An unfaithful wife encounters her dead lover, who is trying
to escape from the sadomasochistic hell of the cenobites.
Written and Directed by Clive Barker
Starring Andrew Robinson, Claire Higgins, Ashley Laurence,
Sean Chapman, Doug Bradley, Oliver Smith
Based on the novella The Hellbound Heart by Clive Barker
Hellraiser is a very disturbing film. It takes a certain dedicated horror-driven mind to even put this movie on. No casual movie fan is grabbing Hellraiser for a fun Friday night (hopefully). That being said, the film has aged surprisingly well and despite a lot of unanswered questions, I found myself really into it. I had first seen the film when I was younger, and it freaked me out so much that I wasn't paying any attention to the story. This time around, I was engaged and intrigued. I wonder what that says about me.
Meet Larry (Robinson) and Julia Cotton (Higgins), a couple who moves into a new home that was once occupied by Larry's criminal brother Frank (Chapman). Frank is a piece of shit who disappeared when he solves the Lament Configuration, a demonic puzzle box that opens a portal to the cenobites. Now, these nasty fucks are a quartet of demonic angels led by the sadistic Pinhead (Bradley, in a career-defining role he will never escape from). The cenobites killed Frank, but somehow he came back to life and is hiding from them. When Larry's daughter Kirsty (Laurence) solves the box, she is targeted by Pinhead and his crew and makes a deal to deliver Frank to them in exchange for leniency. Amidst all this are frightful visuals, a decent story, and a sadomasochistic horror that really makes you question Clive Barker's mental state.
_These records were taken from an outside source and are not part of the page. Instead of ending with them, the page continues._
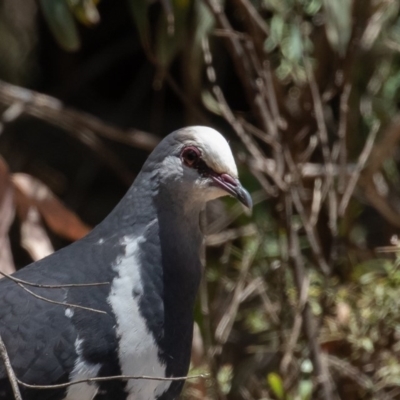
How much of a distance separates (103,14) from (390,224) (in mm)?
1985

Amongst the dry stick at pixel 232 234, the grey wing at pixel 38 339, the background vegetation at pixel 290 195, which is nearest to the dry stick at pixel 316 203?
the background vegetation at pixel 290 195

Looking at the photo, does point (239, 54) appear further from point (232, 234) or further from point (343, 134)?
point (232, 234)

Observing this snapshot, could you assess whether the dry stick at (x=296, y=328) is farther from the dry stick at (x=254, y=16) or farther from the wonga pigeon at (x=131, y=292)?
the dry stick at (x=254, y=16)

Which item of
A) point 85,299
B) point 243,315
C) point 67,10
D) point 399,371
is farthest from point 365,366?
point 67,10

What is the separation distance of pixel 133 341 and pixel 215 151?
0.41 meters

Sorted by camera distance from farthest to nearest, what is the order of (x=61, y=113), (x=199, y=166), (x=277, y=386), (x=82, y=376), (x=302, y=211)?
(x=61, y=113) → (x=302, y=211) → (x=277, y=386) → (x=199, y=166) → (x=82, y=376)

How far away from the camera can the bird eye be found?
2260mm

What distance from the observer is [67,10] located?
298 cm

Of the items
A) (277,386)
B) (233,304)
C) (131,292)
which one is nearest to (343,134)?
(233,304)

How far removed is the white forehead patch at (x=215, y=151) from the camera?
2.24 meters

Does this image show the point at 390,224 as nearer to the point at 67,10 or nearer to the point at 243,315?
the point at 243,315

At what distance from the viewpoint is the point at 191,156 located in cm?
226

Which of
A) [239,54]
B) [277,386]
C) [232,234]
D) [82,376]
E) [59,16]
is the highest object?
[59,16]

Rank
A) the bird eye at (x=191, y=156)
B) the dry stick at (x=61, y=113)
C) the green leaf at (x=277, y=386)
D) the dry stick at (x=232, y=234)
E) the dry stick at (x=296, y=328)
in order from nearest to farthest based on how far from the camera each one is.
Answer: the bird eye at (x=191, y=156) < the green leaf at (x=277, y=386) < the dry stick at (x=296, y=328) < the dry stick at (x=232, y=234) < the dry stick at (x=61, y=113)
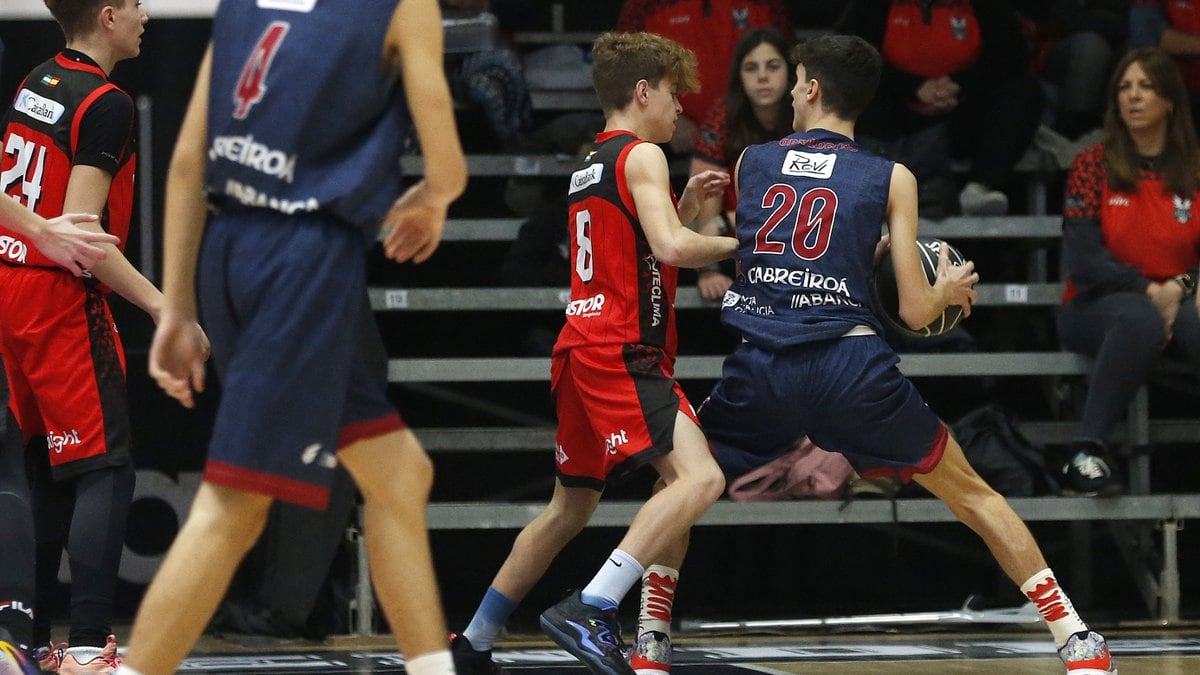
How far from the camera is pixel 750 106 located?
636 centimetres

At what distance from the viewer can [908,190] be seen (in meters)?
4.36

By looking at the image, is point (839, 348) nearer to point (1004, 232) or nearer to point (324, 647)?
point (324, 647)

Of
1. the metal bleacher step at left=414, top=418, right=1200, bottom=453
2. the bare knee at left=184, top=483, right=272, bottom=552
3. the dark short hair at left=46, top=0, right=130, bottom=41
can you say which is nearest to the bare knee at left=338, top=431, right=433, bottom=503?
the bare knee at left=184, top=483, right=272, bottom=552

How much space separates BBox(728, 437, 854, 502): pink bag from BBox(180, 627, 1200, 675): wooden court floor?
54cm

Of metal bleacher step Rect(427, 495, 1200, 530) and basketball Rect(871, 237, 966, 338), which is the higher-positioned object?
basketball Rect(871, 237, 966, 338)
Pleasure is pain, demons are angels, and a franchise is born.
Hellraiser is definitely an acquired taste, but it's one that I'm happy to say I've apparently acquired. I've heard nothing but terrible things about the endless parade of sequels, but (like most of the time) the first film is a gem. Pinhead has become a horror icon, and unlike a lot of the other ones, he is genuinely terrifying.
After being fed up with so many failed attempts at adapting his work, horror legend Clive Barker decided to do it himself. He quickly went about working on adapting his novella, The Hellbound Heart, into the film that would become Hellraiser, an adaptation that would go on to become a classic of the genre and make Pinhead into a horror icon. It wasn't without its struggles, though. Barker famously fought with the MPAA over the rating due to its graphic violence and plenty of sex scenes. While he did have to trim some stuff out, he still got away with a surprising amount. And while this would be followed by tons of sequels, it’s really only the first two or three you need to worry about.
I got to say, after seeing this for the first time years ago, it screwed me up a little bit. Remember, most of the horror films coming out at the time had quite a bit of humor in them so they would be more fun. Not Hellraiser. This was a serious look into a world of bondage, infidelity, and sadomasochism. A lot of interesting themes to pack into one movie. Mix the serious tone, themes, and graphic violence, and you got one hell of a horror film. Speaking of violence, the special effects still look amazing to this day. The character of Frank, in particular, spends a good chunk of the film as a corpse slowly regaining his body back. It’s gruesome to look at and the effects still hold up to this day. But, the main reason you’re here: Pinhead. He’s actually not a very prominent figure in this and he doesn’t even have a name in the credits. Luckily, due to fan demand, he would go on to become the main villain for the entire series. And a large part of that has to do with Doug Bradley’s performance. Simply put, he is electrifying as Pinhead. The way he walks. His deep, commanding voice. He is perfect for this role and deserves the icon status he has achieved.
Hellraiser is a screwed-up film. But it’s a great film. Clive Barker knocks it out of the park with his first stab at adapting one of his works. Doug Bradley is perfect as Pinhead. Again, while the series would eventually devolve with the numerous straight-to-video sequels, this first film is an undisputed classic. Now, if you care to come with me, we have such sights to show.
There have been too many Hellraiser films to count, but the original is of course the most memorable. It’s all from Clive Barker’s mind, who wrote the novel, the screenplay, and directed. This was the first time Barker directed a film due to him being displeased with how his previous screenplays got toyed with. The beginning of Hellraiser is unsettling as hell with some images I won’t ever get out of my head. The skin pulling! The blood dripping on the hardwood floor! From there on out, this film takes you on a wicked and winding road that surely isn’t for everyone, even horror fans.
The story is centered around this couple that clearly have some marital issues. They move into a home and immediately we find out the wife hasn’t been too faithful throughout their relationship. It’s not so much about her unfaithfulness, but who she was unfaithful with. Buckle up before you throw this film on, because it will freak the shit out of you. There isn’t one performance to write home about, but the tone and music composed by horror legend Christopher Young is unforgettable. I haven’t ventured into horror deep enough yet, but this is deep and scarring. The images will haunt you and the figures you see will likely appear in your sleep at some point! I enjoy this film strictly because it’s frightening as can be.